Introduction to Password-Based Single Sign-On (SSO) Implementation

Explore the benefits and process of password-based SSO, enhancing user experience and security while simplifying management across applications. Learn how SSO works, its implementation steps, and the importance of trust in client handling of user credentials.

What is SSO?

SSO (Single Sign-On) is an authentication and authorization mechanism that allows users to log in to an Identity Provider (IdP) with a set of credentials, such as a username and password, and then access multiple associated applications or systems without re-entering their credentials. Traditional authentication requires users to provide separate credentials for each application or system, which can be cumbersome and requires managing multiple credentials when switching between applications. The goal of SSO is to address this issue by introducing a central identity provider, allowing users to authenticate once and then seamlessly access other associated applications.

In SSO, the identity provider is typically a separate authentication server or service responsible for verifying the user's identity. Once the user is authenticated, the identity provider issues a token (called a token ticket) to the user. This token can be used by the user to prove their authenticated status when accessing other associated applications. Other applications rely on the identity provider to verify the validity of the token and authorize the user to access the corresponding resources or functions.

Advantages of SSO

The advantages of SSO include:

  • User-Friendly: Users can access multiple applications with a single login, providing a better user experience.
  • Enhanced Security: As users only need to enter their credentials once, the risk of password leakage or forgetting is reduced.
  • Simplified Management: Administrators can more easily manage user credentials and access permissions, reducing repetitive work.
  • Reduced Development Costs: Applications can rely on the identity provider to handle authentication and authorization logic, reducing the complexity and development workload of the application itself.

Password-Based SSO Implementation

The password mode referred to here is the password mode of Auth2.0 (for a complete reading of OAuth2.0, please refer to Understanding OAuth2.0). Compared to the authorization code mode, the password mode is much simpler. In the password mode, users provide their username and password to the client. The client uses this information to request authorization from the identity provider.

Login Process

  1. Username/Password: The user sends a login request to the client, carrying username/password information. Note that the password should be encrypted to avoid plaintext transmission.
  2. Client: The client passes the username/password to the identity provider service, which verifies the correctness of the password.
  3. Identity Provider: The identity provider generates an access_token and returns it to the client.
  4. Client: The client returns the access_token to the user.

Authentication Process

  1. Request with access_token: The user client requests the validation of the access_token.
  2. access_token Validation: Validate the validity of the access_token.
  3. Validation Result: Based on the validation result, decide whether to return the result.

Business Request

  1. User Client: The user client initiates a business request, carrying the access_token via parameters or the Authorization method, with the Authorization method recommended.
  2. Client: The client passes the access_token to the identity provider for validity verification.
  3. Identity Provider: The identity provider verifies the validity of the access_token.
  4. Identity Provider: The identity provider returns the validation result to the client.
  5. Client: The client decides whether to return the business request result or a Forbidden error based on the validation result.

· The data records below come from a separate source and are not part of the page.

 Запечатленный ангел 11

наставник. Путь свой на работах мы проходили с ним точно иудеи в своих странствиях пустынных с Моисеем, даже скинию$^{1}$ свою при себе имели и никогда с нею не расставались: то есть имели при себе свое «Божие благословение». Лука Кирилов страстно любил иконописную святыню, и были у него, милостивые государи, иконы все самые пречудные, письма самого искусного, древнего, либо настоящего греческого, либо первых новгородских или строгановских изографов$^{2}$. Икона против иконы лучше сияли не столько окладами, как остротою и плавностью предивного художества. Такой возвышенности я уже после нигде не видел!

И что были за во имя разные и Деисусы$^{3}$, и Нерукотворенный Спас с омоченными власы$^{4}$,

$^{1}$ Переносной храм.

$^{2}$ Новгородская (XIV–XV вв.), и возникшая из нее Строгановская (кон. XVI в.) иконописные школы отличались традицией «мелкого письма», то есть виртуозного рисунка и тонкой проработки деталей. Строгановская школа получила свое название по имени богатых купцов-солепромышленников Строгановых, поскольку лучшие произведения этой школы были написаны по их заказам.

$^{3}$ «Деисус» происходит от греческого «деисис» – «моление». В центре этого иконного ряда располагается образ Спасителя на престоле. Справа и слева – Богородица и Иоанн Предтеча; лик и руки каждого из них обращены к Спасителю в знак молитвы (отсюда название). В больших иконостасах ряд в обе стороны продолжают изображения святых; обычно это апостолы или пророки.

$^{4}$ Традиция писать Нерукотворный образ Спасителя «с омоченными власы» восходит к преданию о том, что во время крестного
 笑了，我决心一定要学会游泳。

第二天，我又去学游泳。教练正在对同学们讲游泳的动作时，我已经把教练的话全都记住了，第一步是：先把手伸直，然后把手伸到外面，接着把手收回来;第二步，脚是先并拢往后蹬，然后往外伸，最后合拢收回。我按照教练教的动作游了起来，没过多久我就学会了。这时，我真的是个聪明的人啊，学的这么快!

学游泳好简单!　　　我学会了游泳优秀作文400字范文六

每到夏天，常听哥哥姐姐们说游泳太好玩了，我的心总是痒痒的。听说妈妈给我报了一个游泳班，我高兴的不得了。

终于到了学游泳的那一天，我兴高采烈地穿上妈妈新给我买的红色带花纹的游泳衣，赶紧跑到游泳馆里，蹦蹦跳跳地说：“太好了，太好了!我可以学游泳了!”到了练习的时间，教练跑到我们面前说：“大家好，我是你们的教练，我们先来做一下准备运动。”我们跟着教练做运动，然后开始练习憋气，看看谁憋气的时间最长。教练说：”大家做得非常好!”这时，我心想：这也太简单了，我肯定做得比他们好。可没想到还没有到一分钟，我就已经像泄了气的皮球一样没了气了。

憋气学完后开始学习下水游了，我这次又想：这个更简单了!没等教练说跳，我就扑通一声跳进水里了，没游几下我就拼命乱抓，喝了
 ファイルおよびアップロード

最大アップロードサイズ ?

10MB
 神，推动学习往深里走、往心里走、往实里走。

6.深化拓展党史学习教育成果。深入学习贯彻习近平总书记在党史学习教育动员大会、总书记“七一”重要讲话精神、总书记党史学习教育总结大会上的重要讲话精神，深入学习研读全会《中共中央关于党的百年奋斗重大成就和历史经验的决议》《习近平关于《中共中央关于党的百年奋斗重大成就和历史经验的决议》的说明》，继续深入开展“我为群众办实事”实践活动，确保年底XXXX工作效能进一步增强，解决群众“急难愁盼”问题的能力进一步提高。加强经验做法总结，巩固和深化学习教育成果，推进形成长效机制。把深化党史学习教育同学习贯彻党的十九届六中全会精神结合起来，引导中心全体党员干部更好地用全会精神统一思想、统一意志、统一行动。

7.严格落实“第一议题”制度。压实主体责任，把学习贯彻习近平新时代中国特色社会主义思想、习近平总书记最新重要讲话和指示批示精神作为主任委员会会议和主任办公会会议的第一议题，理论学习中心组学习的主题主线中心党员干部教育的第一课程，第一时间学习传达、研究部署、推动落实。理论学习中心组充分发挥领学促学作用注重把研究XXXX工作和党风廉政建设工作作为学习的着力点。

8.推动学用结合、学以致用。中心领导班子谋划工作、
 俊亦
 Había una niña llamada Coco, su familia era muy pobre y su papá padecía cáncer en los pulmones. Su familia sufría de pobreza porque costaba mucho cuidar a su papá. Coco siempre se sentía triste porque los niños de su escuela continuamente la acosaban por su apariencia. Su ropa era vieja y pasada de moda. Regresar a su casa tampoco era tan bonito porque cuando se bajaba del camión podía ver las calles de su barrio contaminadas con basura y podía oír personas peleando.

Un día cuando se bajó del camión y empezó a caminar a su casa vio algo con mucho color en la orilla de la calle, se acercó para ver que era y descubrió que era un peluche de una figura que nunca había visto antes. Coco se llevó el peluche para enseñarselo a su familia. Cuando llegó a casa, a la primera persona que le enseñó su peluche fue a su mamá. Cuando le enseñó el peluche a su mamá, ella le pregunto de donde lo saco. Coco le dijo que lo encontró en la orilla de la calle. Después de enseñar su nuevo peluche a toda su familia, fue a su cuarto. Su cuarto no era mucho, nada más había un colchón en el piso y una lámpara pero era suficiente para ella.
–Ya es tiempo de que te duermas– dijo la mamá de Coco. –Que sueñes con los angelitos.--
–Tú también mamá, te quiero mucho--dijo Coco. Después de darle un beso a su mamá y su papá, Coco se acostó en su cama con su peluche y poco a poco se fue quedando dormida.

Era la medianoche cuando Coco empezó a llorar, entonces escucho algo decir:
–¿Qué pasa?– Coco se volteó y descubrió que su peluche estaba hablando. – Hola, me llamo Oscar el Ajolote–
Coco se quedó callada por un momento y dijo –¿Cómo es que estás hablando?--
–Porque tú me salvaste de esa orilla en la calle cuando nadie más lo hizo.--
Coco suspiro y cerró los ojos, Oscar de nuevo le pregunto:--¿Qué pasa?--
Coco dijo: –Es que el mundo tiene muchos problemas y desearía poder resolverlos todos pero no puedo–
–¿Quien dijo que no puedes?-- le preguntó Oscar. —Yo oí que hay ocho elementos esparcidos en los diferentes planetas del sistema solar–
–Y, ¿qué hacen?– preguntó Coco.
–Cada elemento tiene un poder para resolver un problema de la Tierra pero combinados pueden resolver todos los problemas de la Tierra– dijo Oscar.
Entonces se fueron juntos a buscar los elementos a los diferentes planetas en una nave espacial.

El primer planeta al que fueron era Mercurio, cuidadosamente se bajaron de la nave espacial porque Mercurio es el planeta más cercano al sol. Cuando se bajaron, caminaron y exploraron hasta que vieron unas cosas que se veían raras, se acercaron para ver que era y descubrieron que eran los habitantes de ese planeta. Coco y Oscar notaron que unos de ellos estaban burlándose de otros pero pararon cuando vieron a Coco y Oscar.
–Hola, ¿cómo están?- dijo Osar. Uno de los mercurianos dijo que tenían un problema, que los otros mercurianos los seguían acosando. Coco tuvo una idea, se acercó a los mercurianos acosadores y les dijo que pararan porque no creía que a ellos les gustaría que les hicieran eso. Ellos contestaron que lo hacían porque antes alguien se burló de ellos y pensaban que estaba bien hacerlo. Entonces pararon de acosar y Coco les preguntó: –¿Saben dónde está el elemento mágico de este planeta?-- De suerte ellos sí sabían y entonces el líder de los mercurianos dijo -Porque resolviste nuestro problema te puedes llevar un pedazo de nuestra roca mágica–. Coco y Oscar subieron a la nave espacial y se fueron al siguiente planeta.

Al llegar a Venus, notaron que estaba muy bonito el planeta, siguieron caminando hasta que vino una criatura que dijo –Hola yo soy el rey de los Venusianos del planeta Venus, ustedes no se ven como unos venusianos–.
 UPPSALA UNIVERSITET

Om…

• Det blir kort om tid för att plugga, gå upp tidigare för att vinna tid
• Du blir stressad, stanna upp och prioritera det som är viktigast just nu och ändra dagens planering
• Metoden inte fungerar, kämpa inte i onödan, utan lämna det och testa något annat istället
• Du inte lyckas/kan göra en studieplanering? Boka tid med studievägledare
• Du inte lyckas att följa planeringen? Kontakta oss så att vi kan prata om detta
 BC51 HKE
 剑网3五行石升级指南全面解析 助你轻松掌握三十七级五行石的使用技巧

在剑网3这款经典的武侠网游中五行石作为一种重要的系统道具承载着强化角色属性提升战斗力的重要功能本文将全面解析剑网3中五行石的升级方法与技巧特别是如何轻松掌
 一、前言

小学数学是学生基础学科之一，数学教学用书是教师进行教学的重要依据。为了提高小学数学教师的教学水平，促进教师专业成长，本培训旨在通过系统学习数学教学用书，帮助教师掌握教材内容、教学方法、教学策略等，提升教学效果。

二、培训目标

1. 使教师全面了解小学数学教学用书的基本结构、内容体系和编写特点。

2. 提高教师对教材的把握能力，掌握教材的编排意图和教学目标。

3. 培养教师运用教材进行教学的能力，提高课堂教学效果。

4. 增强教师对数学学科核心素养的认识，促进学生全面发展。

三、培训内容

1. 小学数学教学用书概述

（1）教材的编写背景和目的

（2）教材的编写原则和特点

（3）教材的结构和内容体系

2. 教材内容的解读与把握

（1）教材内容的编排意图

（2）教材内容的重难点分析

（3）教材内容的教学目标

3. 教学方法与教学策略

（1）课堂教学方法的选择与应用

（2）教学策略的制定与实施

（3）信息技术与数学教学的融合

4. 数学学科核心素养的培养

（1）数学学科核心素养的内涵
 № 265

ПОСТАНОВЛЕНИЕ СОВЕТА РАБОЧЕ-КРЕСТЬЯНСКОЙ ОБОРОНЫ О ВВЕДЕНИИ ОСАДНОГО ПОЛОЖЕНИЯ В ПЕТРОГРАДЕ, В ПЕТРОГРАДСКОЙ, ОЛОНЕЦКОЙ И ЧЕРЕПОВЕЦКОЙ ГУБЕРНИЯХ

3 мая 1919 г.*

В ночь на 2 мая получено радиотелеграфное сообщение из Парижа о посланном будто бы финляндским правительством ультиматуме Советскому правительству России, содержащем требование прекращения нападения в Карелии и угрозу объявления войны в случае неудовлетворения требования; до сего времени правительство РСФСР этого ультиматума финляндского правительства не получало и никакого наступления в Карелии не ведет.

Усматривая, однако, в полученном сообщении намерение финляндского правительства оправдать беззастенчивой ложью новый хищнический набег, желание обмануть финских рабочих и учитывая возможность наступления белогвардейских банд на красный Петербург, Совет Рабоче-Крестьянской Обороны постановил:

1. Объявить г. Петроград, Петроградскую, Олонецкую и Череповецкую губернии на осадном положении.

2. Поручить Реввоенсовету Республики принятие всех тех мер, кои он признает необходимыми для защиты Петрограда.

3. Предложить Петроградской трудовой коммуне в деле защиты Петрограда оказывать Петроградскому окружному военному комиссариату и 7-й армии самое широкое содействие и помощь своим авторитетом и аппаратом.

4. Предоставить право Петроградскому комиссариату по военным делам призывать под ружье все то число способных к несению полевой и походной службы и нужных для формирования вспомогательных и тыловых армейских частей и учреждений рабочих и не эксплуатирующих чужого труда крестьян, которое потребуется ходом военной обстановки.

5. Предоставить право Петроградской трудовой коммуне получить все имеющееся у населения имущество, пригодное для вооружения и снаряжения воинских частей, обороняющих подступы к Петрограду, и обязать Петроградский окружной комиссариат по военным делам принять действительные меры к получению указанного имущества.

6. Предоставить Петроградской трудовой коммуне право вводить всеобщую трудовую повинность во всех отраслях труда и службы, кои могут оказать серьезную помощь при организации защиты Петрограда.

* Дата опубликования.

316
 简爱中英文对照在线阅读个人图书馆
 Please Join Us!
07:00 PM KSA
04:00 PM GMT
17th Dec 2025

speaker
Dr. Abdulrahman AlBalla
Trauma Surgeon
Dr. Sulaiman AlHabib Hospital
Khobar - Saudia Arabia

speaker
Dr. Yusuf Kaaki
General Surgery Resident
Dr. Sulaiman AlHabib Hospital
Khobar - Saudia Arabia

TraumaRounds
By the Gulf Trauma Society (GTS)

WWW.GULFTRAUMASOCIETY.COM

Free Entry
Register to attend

If a Forbidden Error is Received

The user can choose to re-initiate the login process.

This is the login and authentication process based on the password mode. When multiple clients connect to the same identity provider, SSO is achieved.

Refresh Process

In fact, the identity provider can also provide a refresh_token renewal process for the access_token: when returning the access_token after login, a refresh_token can also be returned, allowing the user to request the renewal of the access_token with the refresh_token as needed.

Limitations of Password Mode

In the password mode, users must give their password to the client, but the client must not store the password. This is usually used in situations where users highly trust the client, such as when the client is part of an enterprise product. If the client is not highly trustworthy, do not use this mode of implementation; it is recommended to use the authorization code mode.